In the Piracicaba basin, the tendency is that the observed load is higher than the TMDL curve for all flow regimes, with a higher need for load reduction in low flows, in upstream gauges. On gauge RD031, on the other hand, located downstream of the basin, although there is an impairment of almost 70%, the TMDL load is equal to the observed load for about 80% of the streamflow permanence, considering the smoothing (Loess) curve.

For the Piranga basin, there is a higher variation in the E. coli contamination. Nevertheless, more efforts should focus on controlling the contamination in the higher flows (HF), because the RD was positive for all gauges under this condition, and the minimum percentage of impairment was over 65%.

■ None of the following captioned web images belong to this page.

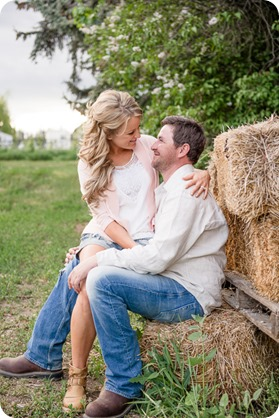 farm-engagement-session_dachshund-dogs_Okanagan_85_by-Kevin-Trowbridge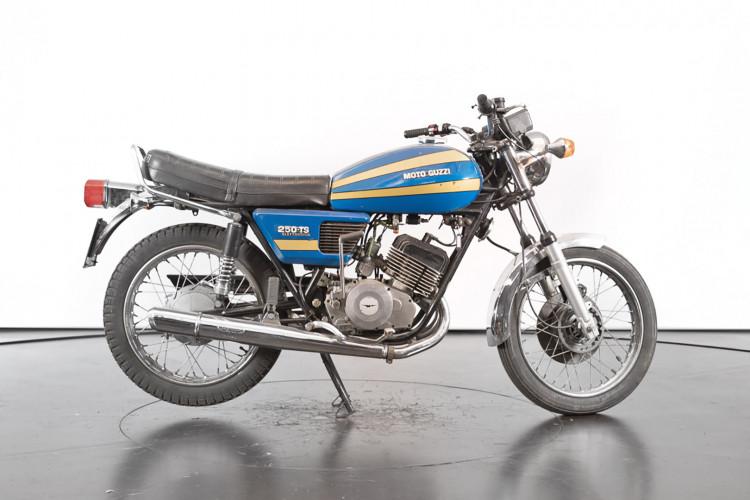 1976 Moto Guzzi 250 2C 2T 2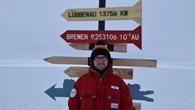 Wegweiser in der Antarktis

The study proposes a different way to monitor water quality in Brazilian waters. Nowadays, the primary method used to measure water quality is through the measurement of pollutant concentration, not considering the streamflow related to that concentration. However, in order to improve water quality, it is essential to monitor both aspects, namely water quality and quantity, to propose techniques that are appropriate for the watershed and will control pollution.

The study brought different analyses that can be explored to improve water quality in the studied and other basins. For instance, with this methodology, it is possible to assess water quality and propose periodical goals in order to achieve a certain water standard. The method can also help define the needed efficiency in wastewater treatment plants, and thus, the definition of proper technology. Also, the identification of potential pollution sources can be facilitated with the seasonality approach. This type of approach can aid in the understanding of fate, transport, and survival of E. coli, which is a pollutant of many basins. Nevertheless, the methodology proposed can be applied to different contaminants.